Different benefits for different employees
ktadros
8 Posts
We have 2 employees that the company is paying 100% of their benefits with no payroll deductions. The rest of the employees are on an 80/20 plan with a payroll deduction. I was not given an explaination as to why the 2 are exempt from the deduction, and neither employee is at an executive level. Is this legal? Also we do not offer benefits to everyone and I know you don't have to but typically it is based on part-time vs full time status or for some other reason. For one of our companies we only offer benefits to 2 employees who are supervisors but not exempt, is this always legal. I know things will have to change by 2014 but I want to make sure we doing things legally in the meantime.
Comments
Typically, the same benefits have to be offered to all the employees at a single location.
I'm not sure why employees would have a different deduction on the same plan. I have seen a pay increase to offset the standard deduction.
This is a really good answer from a colleague on another forum:
"The law absolutely does not say that if a benefit is offered to some employees it must be offered to all employees. It is 100% legal for the employer to have different classes of employees and offer different benefits to different classes. The only caveat is that these classes cannot be determined by a characteristic protected by law.

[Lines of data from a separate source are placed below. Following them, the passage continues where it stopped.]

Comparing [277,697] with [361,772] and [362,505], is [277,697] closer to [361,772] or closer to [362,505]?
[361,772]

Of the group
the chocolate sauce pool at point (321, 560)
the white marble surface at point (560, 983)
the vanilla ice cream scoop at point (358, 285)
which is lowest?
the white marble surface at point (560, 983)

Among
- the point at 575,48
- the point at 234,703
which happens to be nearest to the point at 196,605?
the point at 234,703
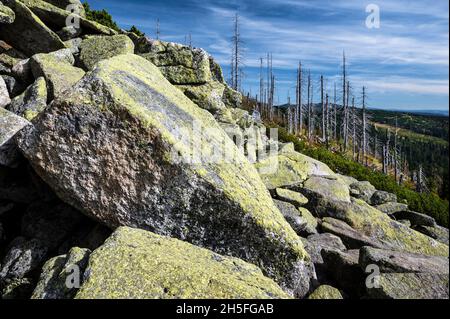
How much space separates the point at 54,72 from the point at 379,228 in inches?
552

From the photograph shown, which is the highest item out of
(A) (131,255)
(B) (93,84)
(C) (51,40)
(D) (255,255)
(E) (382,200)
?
(C) (51,40)

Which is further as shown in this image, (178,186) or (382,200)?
(382,200)

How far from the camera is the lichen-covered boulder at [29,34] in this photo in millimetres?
15234

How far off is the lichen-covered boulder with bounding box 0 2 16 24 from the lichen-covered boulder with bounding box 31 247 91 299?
1217cm

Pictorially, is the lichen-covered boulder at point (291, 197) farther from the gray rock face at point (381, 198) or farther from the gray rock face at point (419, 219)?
the gray rock face at point (381, 198)

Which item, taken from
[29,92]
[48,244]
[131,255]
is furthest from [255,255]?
[29,92]

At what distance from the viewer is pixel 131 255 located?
6.15 meters

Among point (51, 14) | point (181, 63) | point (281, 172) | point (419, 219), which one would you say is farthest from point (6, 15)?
point (419, 219)

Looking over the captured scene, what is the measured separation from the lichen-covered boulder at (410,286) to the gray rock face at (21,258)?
25.9 feet

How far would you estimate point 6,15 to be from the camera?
1423cm

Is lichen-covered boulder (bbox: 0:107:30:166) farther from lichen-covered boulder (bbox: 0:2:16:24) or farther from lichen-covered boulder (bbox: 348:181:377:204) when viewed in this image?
lichen-covered boulder (bbox: 348:181:377:204)

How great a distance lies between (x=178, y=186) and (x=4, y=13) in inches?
483
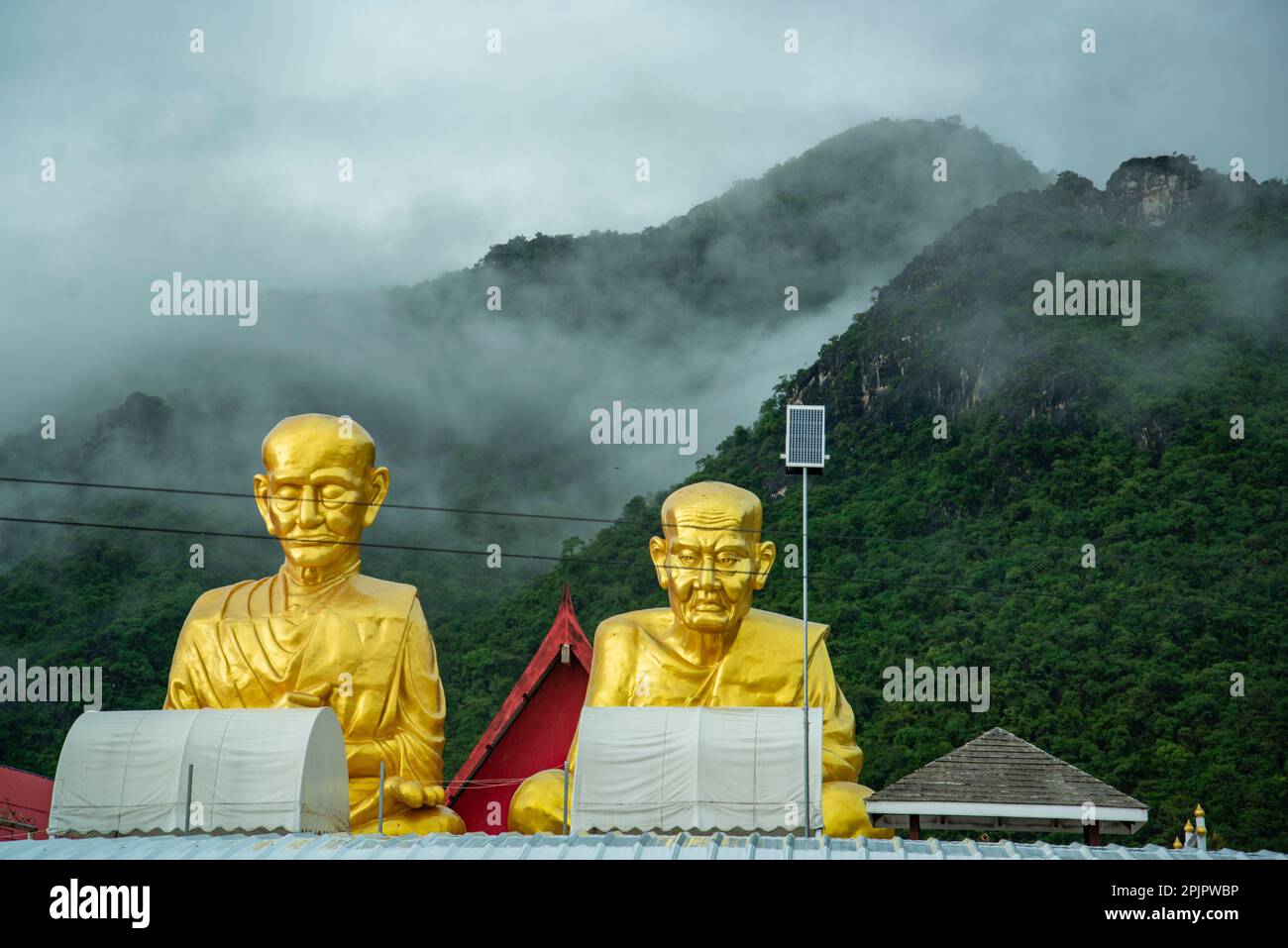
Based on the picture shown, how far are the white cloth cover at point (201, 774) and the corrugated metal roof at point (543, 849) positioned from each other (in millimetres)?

It is entirely legal for some benefits to be offered to full time but not part time employees; office workers but not shop employees; supervisor and up but not rank and file; employees in the corporate office but not in the field office; and similar designations. It would not be legal to offer a benefit to men but not women; to white employees but not hispanic employees; to Christians but not Jews, etc. It would also be illegal, once the eligible classes are established, to pick and choose among the members of a particular eligible class.
But there is nothing whatever illegal about establishing a class of "employees without insurance" and offering them a benefit that is not offered to employees with insurance.
And that answer is true in all 50 states. "
I've also seen companies that base the employee premium on a salary grade. So those that make more, pay a higher premium.
On further research, it appears that there is more flexibility under the law than I had thought. However, as a practical matter, it can be hard to play pick and choose. The insurer wants a lot of healthy gamblers both for revenue and to spread the risk out. So, although the insurer is unlikely to say "no," they may well say "no" under any partciular plan where it is not cost effective for them to offer the plan to small numbers. Or, in other words, it is legal but expensive to give special coverage to a small subset of employees of a small company.
The large, publicly traded company plans with which I am familliar do not have separate eligibility rules for people at least up to the VP level. What they do is offer everything to everybody and provide a benefit allowance separate from straight wages or salary. Anything above the allowance is a deduction from otherwise expected earnings. Naturally, the benefit allowance goes up with responsibility and/or tenure. So, if a customer contact center telephone service representative wants to get the executive package, he or she can get it if he or she earns enough above his or her benefit allowance to pay for it. For individuals who have other insurance at least as good as what their benefit allowance pays, they receive the allowance as pay. Although I have not worked at 50% of fortune 500 companies, I understand this is a popular approach both because it is provides equal choice to all employees and, because of the concerns in the paragraph above, it's probably cheapter to offer it that way.